I think I have a straight edger has a very slight curve up but is not sharp enough as all the replies indicated and I have to agree.

I will definitely look into a better quality bent shaft one.

How about this one?
http://www.weaverleathersupply.com/Catalog/ItemContent.aspx?ItemNumber=9481&CatalogId=001&CatalogDetailId=32&NSM=Y

A good picture of the bent shaft edger from Tandy is above in Anthonys post. It makes all the difference.

Dull is no problem if you make the right sharpening jigs, Anthonys is a great example, and simply rounding a piece of scrap leathers edge and applying a good rouge to it will help your sharpening as well. I tend to strop my edger on every project a few times before getting to work.

If yours looks like the above edger, it may just be dull. Dont give up on it unless you want to spend more money and get a high quality tool.
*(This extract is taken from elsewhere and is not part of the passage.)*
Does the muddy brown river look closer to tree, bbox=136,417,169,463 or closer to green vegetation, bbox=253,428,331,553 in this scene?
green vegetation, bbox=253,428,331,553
Nothing wrong with that. :)
 
you knowe that i was rather okay with my straight shaft beveler up until this post, right? :D the only thing bothering me was the fact that it made a straight cut and not rounded so as to preform the edge...
aaaaaaaaaaaaaaaaaaaaaah... that is the curse of uncertainty! now, i mostly use my #2 and only sharpened it once so far (used a round file and sandpaper) but i guess the#3 could use sharpening again. i'll have to give it a closer look again on how it is profiled.
 
The bent shaft cuts the same I'm guessing. The rounded cut is a feature that some edgers have, but not mine. Even so, it's like 5 seconds with sandpaper to blend it together, which I'd probably do anyway.
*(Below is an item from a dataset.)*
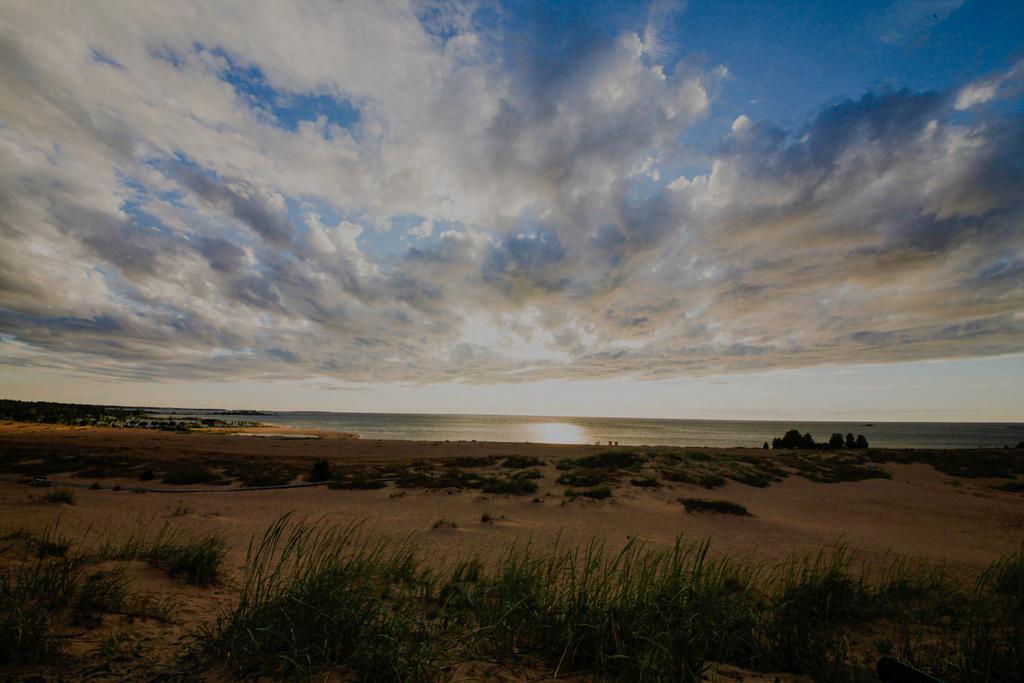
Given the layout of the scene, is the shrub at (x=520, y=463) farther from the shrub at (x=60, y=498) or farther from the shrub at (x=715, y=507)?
the shrub at (x=60, y=498)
I wasn't totally sure about my no2 until I polished the edge. It cuts nicely, cased or dry.
 
Yea, those straight shaft bevelers have a flat bottom so they leave a flat cut.

The newer bent shaft bevelers have a convex bottom so tend to cut a more rounded bevel.

Now, for a while there the bent shaft models had a very narrow channel, this made for a headache to sharpen and didnt track well at all. They now have a much larger cut out and muuuuch easier to sharpen and use. I have one of each and took a round file to my older one now it works nearly as well as the new one, though the bend on my old one is less of an angle and a little harder to control.
 
I happened to be in the Leather Factory in San Antonio yesterday buying some dyes and finish products and I noticed the 83001 series of "Pro Classic Edgers" They look pretty good quality wise and if the steel and heat treat is on par they looked very good. $39.95 full retail and cheaper for Club and Elite buyers, I did notice that to my eye their number 2 is really more like what I think of as a number 3 and so on. In other words you may want to step down one number to obtain the edge you have in mind.

Paul
 
J Von, congrats on grabbing a great tool. I'm still in that place where I'm replacing inferior tools with higher end stuff. Best to start out with quality stuff if possible. :)
 
Thanks!

I agree also; and having good quality tools to me is like an investment. I am in the process of finishing a small 10" O.L. knife made from O1 and looking forward to making the leather sheath for it really soon so I am excited to get going soon on this.
 
My order from Weaver arrived and like Paul mentioned above this #2 from weaver looks to be a hair wider than my #3 that came from China. So I am really glad now that I took all your advice about sticking with a #2 or #3 max. The only thing I would say is that I think it could have been sharper, but does look to be well made so I will just have to put my new sharpening board to use sooner than I thought.